Three Sisters

RashDash
RashDash
The Yard Theatre

RashDash Credit: The Other Richard
RashDash Credit: The Other Richard

The anarchic funsters RashDash have applied their comic imagination to Chekhov’s Three Sisters and created a cabaret of loosely connected sketches, lots of costume changes and some incredibly good music.

However it would be difficult to spot a story.

Cut the show into pieces and reassemble it any way you like and it will still make the same chaotic sense. It’s visually imaginative, playfully amusing and always busy but there is very little narrative.

Masha (Abbi Greenland), Olga (Helen Goalen) and Irena (Becky Wilkie) open the show with several brief amusing tableaux, some of which have them wearing grand dresses and others with them wearing blue uniforms over their dresses as they speak the ridiculous words of men.

Later, after changing their costumes a few times, they become our contemporaries, but unlike most women these three characters are the super-privileged who have to worry about what they can find to do with their day and in Irena’s case how she can live without a man in her life.

Fleetingly, Olga mentions those poor people in the burning building and Masha says she will join a march about it, but they quickly return to talkabout Facebook, a trip to Thailand, food and men.

It’s a hard life, but, unlike the women in Chekhov’s play, they don’t have the illusion of an escape to Moscow to relieve their boredom.

It seems like every few minutes they change their clothes and often, to avoid any time wasting, they change in front of us, stripping almost naked.

Mostly the play takes place at speed on a stage containing a bath, a couch, a chair and various musical instruments. They are very fine singers and you could imagine joining them simply to enjoy the music.
#####
## PROBLEM DESCRIPTION
Can you carry on the review of RashDash's Three Sisters from where it stops? You can ignore the records.
#####
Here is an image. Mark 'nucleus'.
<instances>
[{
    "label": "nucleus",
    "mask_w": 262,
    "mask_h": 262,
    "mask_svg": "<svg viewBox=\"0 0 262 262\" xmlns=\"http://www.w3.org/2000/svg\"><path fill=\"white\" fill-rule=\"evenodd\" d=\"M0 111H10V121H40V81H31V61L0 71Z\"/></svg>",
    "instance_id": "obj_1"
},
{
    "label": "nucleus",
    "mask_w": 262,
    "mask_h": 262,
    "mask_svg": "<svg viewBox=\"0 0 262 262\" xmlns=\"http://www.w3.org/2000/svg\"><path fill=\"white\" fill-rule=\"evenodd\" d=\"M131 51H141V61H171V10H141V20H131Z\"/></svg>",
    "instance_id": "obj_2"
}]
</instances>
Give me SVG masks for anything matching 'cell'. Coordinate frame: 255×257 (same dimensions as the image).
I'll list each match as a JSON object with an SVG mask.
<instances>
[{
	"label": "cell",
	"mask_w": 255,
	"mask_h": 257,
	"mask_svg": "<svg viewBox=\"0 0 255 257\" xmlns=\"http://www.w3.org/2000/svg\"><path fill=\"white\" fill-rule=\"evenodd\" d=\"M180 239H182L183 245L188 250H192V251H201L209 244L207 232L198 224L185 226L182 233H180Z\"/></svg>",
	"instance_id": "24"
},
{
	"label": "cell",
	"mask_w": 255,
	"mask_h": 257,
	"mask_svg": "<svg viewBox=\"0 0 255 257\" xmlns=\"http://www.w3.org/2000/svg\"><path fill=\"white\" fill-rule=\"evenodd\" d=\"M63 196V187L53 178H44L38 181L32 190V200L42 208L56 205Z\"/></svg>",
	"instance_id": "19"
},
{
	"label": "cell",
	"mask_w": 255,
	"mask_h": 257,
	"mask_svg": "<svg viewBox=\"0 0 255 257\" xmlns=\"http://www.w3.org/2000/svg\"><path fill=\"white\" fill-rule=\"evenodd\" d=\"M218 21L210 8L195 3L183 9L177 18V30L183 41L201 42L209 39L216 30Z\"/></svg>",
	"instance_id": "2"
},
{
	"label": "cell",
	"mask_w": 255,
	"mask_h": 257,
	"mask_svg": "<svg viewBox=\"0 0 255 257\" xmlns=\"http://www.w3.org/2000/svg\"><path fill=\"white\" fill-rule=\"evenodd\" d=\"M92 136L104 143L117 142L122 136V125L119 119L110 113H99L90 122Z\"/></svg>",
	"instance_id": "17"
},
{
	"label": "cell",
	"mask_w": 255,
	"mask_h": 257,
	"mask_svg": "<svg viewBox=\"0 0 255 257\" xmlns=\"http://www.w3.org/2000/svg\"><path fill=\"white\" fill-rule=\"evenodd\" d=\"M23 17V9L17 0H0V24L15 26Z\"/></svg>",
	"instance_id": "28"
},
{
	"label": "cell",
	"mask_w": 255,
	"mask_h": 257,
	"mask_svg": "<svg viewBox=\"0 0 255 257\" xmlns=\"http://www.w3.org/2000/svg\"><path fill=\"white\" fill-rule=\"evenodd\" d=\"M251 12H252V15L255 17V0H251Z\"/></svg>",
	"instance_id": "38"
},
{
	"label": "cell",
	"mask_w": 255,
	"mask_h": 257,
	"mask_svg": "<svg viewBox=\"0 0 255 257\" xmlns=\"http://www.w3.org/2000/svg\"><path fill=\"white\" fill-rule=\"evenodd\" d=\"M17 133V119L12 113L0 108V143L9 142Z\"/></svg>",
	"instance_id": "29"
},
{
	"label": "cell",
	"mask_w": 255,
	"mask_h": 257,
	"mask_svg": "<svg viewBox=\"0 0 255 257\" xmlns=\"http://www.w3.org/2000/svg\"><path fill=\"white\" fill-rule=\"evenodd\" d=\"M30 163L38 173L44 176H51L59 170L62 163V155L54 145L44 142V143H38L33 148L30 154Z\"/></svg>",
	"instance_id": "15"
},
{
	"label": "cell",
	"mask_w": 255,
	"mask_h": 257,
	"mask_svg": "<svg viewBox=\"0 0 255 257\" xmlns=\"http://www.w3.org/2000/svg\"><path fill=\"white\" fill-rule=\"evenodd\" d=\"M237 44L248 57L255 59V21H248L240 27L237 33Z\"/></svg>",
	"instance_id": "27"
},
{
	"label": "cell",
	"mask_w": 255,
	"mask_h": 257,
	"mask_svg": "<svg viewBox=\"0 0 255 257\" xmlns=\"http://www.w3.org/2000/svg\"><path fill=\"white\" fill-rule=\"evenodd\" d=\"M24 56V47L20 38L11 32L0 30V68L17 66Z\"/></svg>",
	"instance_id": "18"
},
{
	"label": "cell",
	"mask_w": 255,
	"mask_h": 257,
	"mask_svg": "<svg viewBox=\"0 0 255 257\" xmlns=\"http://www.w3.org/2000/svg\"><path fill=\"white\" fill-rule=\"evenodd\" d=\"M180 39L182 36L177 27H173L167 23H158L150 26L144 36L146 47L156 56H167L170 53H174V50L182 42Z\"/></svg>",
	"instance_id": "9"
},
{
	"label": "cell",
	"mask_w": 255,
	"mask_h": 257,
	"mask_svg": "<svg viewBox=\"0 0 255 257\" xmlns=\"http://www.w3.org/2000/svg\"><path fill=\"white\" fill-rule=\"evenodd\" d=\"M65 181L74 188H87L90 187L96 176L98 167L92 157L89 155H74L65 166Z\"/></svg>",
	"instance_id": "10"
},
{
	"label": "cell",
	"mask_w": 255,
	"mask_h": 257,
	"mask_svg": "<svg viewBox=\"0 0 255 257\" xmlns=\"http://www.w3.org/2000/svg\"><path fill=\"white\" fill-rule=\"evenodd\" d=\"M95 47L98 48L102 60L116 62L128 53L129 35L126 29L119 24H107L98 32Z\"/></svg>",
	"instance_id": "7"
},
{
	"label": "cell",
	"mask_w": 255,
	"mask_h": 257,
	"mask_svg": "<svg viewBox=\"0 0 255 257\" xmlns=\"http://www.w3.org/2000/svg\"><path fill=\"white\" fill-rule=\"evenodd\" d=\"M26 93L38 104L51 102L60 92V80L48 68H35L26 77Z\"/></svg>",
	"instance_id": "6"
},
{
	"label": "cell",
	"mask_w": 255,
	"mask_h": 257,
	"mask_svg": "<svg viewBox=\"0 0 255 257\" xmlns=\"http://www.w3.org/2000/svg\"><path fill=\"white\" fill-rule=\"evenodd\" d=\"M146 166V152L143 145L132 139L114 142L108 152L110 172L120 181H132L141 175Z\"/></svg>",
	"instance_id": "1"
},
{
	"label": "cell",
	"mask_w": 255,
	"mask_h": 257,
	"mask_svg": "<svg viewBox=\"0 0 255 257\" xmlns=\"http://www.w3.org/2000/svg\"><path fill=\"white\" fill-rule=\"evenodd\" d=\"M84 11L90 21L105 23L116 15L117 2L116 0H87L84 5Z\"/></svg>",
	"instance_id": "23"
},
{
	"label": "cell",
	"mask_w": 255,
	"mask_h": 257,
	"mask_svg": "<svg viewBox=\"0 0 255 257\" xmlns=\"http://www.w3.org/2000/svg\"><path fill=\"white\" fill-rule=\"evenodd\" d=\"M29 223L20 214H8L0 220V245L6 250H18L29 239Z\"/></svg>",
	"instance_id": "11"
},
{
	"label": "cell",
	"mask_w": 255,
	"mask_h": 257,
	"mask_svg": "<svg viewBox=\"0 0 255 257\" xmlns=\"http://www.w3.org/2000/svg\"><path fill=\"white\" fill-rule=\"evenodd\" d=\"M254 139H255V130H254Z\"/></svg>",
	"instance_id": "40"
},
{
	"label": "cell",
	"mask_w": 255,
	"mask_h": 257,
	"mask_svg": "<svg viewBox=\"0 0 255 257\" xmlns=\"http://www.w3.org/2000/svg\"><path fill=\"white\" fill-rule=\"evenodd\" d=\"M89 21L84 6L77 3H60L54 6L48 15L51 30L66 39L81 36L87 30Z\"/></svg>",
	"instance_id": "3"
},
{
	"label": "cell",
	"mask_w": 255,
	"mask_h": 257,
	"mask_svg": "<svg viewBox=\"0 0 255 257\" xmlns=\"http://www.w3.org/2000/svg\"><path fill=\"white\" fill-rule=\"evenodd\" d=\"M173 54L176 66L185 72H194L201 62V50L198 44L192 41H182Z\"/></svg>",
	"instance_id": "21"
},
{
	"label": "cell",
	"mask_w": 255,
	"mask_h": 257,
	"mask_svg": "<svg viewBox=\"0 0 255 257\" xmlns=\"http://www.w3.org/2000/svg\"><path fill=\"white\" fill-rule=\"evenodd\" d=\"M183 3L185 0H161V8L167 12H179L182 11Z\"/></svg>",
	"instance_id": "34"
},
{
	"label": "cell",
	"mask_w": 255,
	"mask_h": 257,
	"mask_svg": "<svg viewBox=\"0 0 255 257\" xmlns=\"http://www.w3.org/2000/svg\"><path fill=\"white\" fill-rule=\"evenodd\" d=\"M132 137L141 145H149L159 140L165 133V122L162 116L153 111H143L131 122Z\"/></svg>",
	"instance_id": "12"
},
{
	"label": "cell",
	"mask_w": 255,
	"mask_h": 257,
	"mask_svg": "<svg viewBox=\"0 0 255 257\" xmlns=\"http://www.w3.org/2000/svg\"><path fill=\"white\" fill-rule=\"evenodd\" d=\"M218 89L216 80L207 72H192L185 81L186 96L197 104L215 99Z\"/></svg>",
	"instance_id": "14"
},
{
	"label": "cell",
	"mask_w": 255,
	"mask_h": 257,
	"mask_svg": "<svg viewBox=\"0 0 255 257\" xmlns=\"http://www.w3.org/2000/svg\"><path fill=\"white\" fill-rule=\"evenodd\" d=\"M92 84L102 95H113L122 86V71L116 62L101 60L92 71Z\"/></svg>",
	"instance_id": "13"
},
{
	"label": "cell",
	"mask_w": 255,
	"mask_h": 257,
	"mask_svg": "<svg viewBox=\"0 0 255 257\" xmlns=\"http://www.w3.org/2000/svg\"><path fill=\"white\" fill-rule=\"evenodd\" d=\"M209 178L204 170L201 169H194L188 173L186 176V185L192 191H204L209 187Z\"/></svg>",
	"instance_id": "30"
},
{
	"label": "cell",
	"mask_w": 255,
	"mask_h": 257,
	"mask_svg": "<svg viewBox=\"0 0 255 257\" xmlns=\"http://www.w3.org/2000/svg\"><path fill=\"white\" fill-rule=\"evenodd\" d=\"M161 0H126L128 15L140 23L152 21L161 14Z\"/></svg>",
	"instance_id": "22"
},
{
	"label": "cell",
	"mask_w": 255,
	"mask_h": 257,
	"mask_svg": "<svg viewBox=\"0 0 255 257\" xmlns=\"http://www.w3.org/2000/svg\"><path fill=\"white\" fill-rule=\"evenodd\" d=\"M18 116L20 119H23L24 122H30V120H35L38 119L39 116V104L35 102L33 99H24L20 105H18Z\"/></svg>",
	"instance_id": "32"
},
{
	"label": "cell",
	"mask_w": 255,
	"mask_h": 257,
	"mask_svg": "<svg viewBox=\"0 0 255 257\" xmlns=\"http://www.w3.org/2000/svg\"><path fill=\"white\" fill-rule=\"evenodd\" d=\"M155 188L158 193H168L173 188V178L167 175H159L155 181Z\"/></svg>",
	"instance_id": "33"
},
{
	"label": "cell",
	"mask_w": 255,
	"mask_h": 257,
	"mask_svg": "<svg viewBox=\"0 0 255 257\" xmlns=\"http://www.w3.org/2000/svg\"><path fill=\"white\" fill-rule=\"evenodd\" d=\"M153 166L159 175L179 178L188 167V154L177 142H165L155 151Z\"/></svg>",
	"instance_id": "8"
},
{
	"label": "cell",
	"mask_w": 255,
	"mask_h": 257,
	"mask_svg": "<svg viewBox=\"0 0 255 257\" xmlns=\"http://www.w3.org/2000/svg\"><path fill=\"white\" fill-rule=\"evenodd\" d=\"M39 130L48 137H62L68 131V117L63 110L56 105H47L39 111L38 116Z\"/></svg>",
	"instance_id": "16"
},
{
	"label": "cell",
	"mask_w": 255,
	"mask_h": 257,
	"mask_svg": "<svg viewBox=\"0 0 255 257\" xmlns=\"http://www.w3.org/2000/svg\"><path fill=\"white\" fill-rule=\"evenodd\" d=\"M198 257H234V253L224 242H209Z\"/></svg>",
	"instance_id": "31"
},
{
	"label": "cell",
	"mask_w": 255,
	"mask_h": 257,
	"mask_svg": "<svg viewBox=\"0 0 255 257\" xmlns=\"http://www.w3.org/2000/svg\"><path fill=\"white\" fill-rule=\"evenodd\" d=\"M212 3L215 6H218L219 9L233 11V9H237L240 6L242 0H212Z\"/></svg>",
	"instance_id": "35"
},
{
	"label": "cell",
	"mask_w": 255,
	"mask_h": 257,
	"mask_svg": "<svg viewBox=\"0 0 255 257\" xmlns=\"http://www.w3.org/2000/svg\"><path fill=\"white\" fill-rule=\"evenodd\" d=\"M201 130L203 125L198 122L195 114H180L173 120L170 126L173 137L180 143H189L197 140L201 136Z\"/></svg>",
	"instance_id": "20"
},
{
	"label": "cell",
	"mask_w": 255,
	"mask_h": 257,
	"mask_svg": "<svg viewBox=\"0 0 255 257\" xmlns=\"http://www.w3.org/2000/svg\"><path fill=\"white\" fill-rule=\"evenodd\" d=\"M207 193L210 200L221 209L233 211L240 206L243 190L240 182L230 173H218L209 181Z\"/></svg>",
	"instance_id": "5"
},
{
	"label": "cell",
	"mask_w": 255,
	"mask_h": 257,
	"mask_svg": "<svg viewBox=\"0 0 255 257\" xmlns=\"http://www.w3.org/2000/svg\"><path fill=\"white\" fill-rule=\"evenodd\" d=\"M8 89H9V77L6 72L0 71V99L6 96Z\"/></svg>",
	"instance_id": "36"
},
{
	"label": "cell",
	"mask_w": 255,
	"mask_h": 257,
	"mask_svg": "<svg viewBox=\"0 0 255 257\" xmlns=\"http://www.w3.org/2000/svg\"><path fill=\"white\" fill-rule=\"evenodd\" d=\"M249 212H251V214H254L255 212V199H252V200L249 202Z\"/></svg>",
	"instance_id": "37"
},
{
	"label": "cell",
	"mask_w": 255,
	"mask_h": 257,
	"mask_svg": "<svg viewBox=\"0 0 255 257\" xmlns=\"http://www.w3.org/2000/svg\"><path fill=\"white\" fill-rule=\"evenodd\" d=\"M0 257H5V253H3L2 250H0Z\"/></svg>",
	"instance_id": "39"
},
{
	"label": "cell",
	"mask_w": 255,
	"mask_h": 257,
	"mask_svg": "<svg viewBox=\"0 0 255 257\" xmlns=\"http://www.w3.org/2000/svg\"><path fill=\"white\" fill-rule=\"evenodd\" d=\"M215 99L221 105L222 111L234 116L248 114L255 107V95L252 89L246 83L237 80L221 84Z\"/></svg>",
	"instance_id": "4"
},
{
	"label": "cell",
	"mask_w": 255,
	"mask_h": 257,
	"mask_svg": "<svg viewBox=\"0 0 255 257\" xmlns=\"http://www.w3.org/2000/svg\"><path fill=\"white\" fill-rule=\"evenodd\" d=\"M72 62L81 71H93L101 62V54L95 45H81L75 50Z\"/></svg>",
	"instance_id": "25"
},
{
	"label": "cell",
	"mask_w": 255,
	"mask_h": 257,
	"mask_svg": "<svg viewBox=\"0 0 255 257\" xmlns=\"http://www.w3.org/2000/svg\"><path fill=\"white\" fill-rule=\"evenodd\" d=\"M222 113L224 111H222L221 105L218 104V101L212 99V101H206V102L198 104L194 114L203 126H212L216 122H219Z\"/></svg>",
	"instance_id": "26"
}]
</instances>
#####
## EXERCISE ANSWER
But these anarchic funsters are here for the jokes, especially if they can change into another costume and, for instance, rush out as cheerleading formation dancers for Chekhov.

A bust of Chekhov’s head revolves at the side of the stage for most of the performance, till Irena picks it up and holds it as if it is sucking milk from her naked breast.

Occasionally, they make a comment on the text. Irena momentarily interrupts her conversation with Olga and Masha to point out that “we don’t exist. We are just versions of a white guy's imagination.”

That’s the kind of line we should expect from the feminist funsters though their feminism is very lightly applied and is more of a striking, stylistic confidence than anything that particularly objects to the way the world is.

But then feminism can mean lots of things. After all, a Radio Four interviewee this week said “you can tell Meghan Markle is a feminist because she walked down the aisle unaided,” and our funsters for feminism can not only walk but they jump, run and dance unaided. What’s more, they probably have many more costume changes than Meghan Markle.

They are the feminist funsters worth seeing.